Собирались завтра ехать с Л.Н. в Гриневку и Никольское к сыновьям, я так радовалась этой поездке, и весне, и внукам. Но поездку опять отложили до вечера, так как бюст еще не совсем окончен и жаль не дать его кончить, очень хорош. Поворот головы, характер всей фигуры, глаза – все это выразительно и прекрасно задумано, хотя та неоконченность, которой радуется скульптор, меня беспокоит. Лев Николаевич спешит особенно потому, что у него 2000 р. благотворительных денег, которыми он хочет помочь крестьянам в той местности, где хуже всего бедствие.
Утром была у нотариуса и в банке; вернувшись, укладывала свои и мужнины вещи. Закупила вегетарианской провизии, хлеба и пр. Вечером пришел С.И., и были очень интересные и даже оживленные разговоры между ним и Л.Н. Тоже участвовал Трубецкой. Говорили об искусстве, о делах консерватории, о краткости жизни и уменье так распоряжаться временем, чтоб каждая минута была употреблена значительно: для пользы, для дела, людей, – прибавляю от себя, – и для счастья.
Мне так радостно было видеть, что Л.Н. перестал враждебно относиться к этому прекрасному человеку.

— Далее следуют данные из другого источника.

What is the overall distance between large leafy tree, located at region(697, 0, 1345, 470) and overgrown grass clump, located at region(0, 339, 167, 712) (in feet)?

Теперь он занят печатанием разных дел, касающихся любимой им консерватории, нападает на неправильное отношение к делам консерватории директора ее, Сафонова, и, не ссорясь ни с кем и не боясь никого, служит только делу с своей честной и необычайно справедливой точки зрения.
Потом пришел В. Маклаков, и мы с ним философствовали о счастье. Вчера с Соней Мамоновой и сегодня с Маклаковым пришли к одному и тому же: счастье случайно и его мало; надо брать его, когда оно есть, благодарить судьбу за те малые мгновения этого счастья, не искать вернуть его, не скорбеть о нем, жить дальше, вперед, и даже в той будничной жизни с ее невзгодами находить удовлетворение, которое вполне возможно, если совесть спокойна, если живешь для дела, для людей, не делаешь ничего стыдного или безнравственного, не принужден раскаиваться.
Еще есть счастье – это самосовершенствование, это движение к религиозному и нравственному идеалу. Но я не люблю заглядывать в себя, я люблю людей и не люблю себя, и потому мне это тяжело.
Был П.И. Бартенев, принес мне книгу, письма моего прадеда, графа Завадовского, которого он мне очень хвалит. Интересный этот ходячий архив – Петр Иваныч Бартенев. Всех на свете знает, знает все родословные, все придворные интриги всех русских царствований, все гербы, родство, именья и т. п.
23-го Трубецкой кончил бюст Льва Николаевича. Он очень хорош. Вечером мы выехали с Л.Н. в Гриневку. Нас провожали: Дунаев, Маслов, моя Саша и Соня Колокольцова. Ехали мы в купе I класса; очень было тесно везде. Дорогой вечером разогревала Л.Н. овсянку, которую взяла с собой совсем сваренную. Он захотел сам возиться, схватил горячую крышку кастрюли и обжег три пальца. Я предложила воды, чтоб облегчить боль, он упрямо отказал. Тогда я молча все-таки принесла кружечку воды, и когда он опустил в нее пальцы, ему сразу стало легче. Все-таки ночь от этого спал плохо.